# Given data

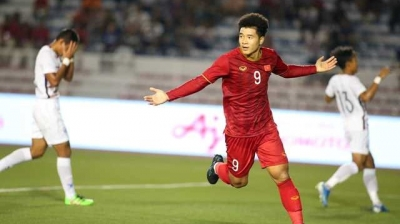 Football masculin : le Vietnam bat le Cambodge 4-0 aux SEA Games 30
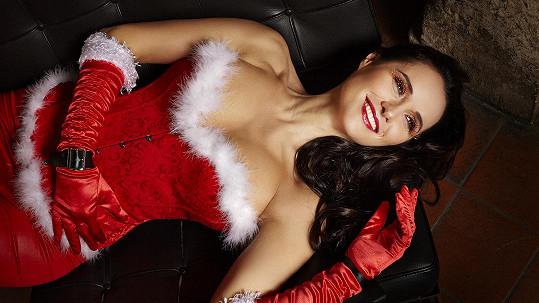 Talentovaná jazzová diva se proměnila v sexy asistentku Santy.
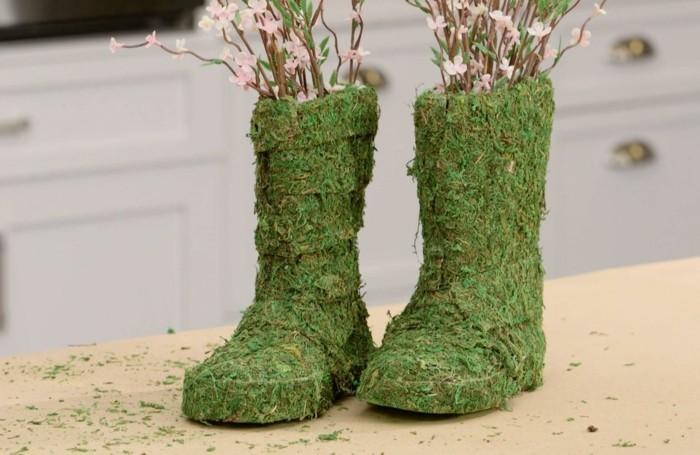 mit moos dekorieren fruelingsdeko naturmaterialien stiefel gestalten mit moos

==

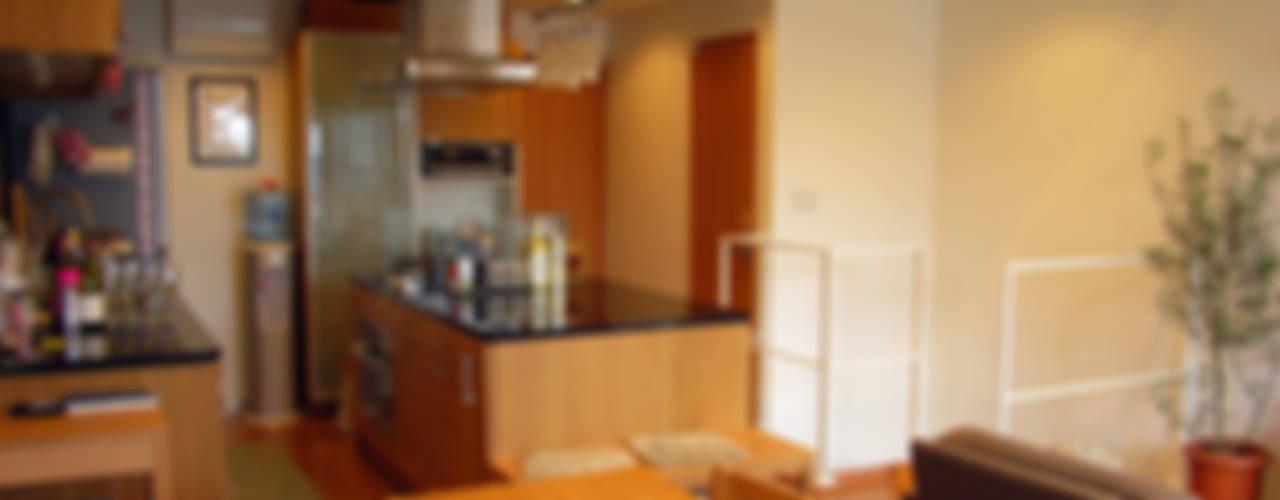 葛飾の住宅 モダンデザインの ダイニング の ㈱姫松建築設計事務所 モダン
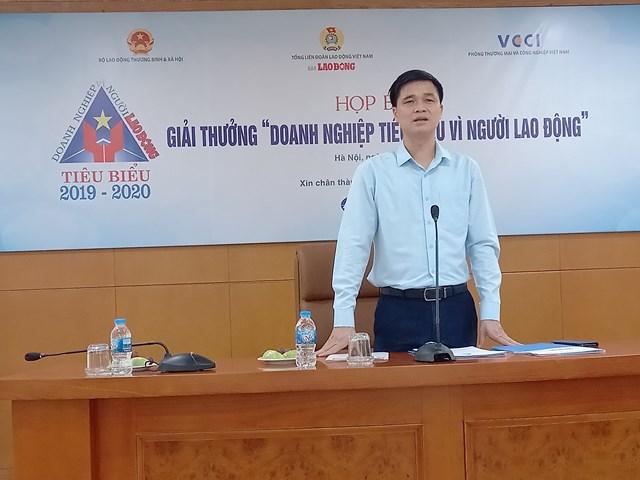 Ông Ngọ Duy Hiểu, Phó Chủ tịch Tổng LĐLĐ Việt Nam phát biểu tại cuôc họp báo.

# Description of the task
Up in the listing, locate the line with "葛飾の住宅 モダンデザインの ダイニング の ㈱姫松建築設計事務所 モダン"; print it and every line after it down to the line with "Ông Ngọ Duy", which is included too. Skip the pictures.

# Answer
 葛飾の住宅 モダンデザインの ダイニング の ㈱姫松建築設計事務所 モダン
 Ông Ngọ Duy Hiểu, Phó Chủ tịch Tổng LĐLĐ Việt Nam phát biểu tại cuôc họp báo.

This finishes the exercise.